Что он так смотрит? Зачем?

— Суп? — выдавливаю из себя писк.

— Какой?

Бровь летит вверх.

— С фрикадельками. Взяла немного мяса, порубила мелко. Ничего?

А если он против? Может Громобою неприятно, что я трогаю все руками. И вообще самовольничаю. Готова заплакать от переживаний. В волнении кусаю губы, едва сдерживаюсь.

Я не понимаю. Как мне разгадать Михаила, не знаю. Он непроницаемый. Ничего нельзя понять, ни одной живой эмоции.

— Нет, — спокойно и взвешенно говорит. И чуть мягче добавляет. — Все хорошо, Ян. Только готовить столько не надо было. Ты болеешь еще.

Немного стыдно, что подумала о нем так. Это всего лишь забота. Я не знаю, уже забыла, как это, когда о тебе хотя бы немножечко переживают, совсем капельку. Пусть даже из-за вынужденного гостеприимства.

Чуть заметно улыбается. Совсем немного, совсем крошечку, но улыбается. Из вежливости, конечно. Мне так жарко, так липко становится. Чувствую себя не очень, да. Но если только лежать, можно тронуться. Я и так бока протерла.

— А чем мне еще заниматься? Отдыхать не хочется. Мне лучше.

— Сама ела?

Неожиданно трогает лоб. Непроизвольно вздрагиваю. Прохладная рука касается воспаленной волнением кожи. Хмурится.

— Не успела. Только собиралась.

— Давай вместе.

С ним? Ошарашенно моргаю. Мне уже давно не дозволялось есть с мужчиной вместе. Только после. Но то было в прошлой жизни. Туда я больше не вернусь. Сделаю все, чтобы навсегда забыть о Покровке.

— Хорошо.

Открывает шкаф, берет пару тарелок и ложки. Пока режет хлеб, то и дело бросает взгляды. Задумчивый, суровый.
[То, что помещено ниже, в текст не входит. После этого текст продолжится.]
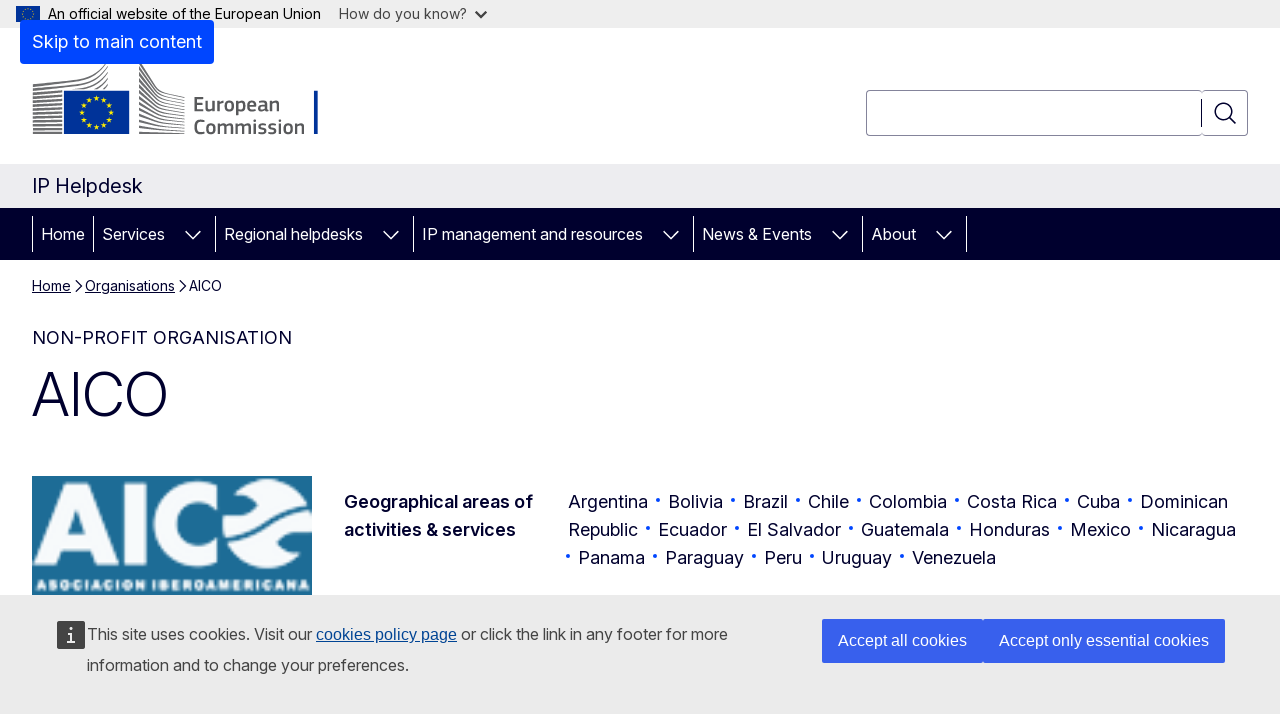

--- FILE ---
content_type: text/javascript; charset=utf-8
request_url: https://ec.europa.eu/wel/surveys/wr_survey01/wr_survey.js
body_size: 413
content:
var wrs_survey = {
    renderPopup: function() {

        return false;
    }
}
// Load wr_survey03/js/main.js. Limit cache time to 30 minutes.
var now = Date.now || function() {
    return +new Date
},
url = "https://ec.europa.eu/wel/surveys/wr_survey03/js/main.js?" + Math.floor(now() / (30 * 60 * 1000)),
callback, head = document.getElementsByTagName("head")[0],
script = document.createElement("script");
script.type = "text/javascript";
script.src = url;
callback || (callback = function() {});
script.addEventListener ? script.addEventListener("load", callback, !1) : script.readyState && (script.onreadystatechange = callback);
head.appendChild(script);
Дрожащими руками разливаю первое. Несу на стол, чтобы не расплескать, сгибаюсь корпусом вперед. Спина полыхает. Ноги сгорают. Надо найти предлог и одеться. Немедленно. Бормочу, что сейчас приду и быстро переодеваюсь. Ну вот, теперь стало легче.

Сажусь напротив.

Он глаз не сводит. Об мои щеки уже можно бумаги поджигать. Полыхнет дай Боже.

— М-м, вкусно, — пробует первую ложку.

Краснею, как девочка малолетняя. И приятно, и смущает.

— Спасибо, Михаил. Мне приятно, что угодила вам.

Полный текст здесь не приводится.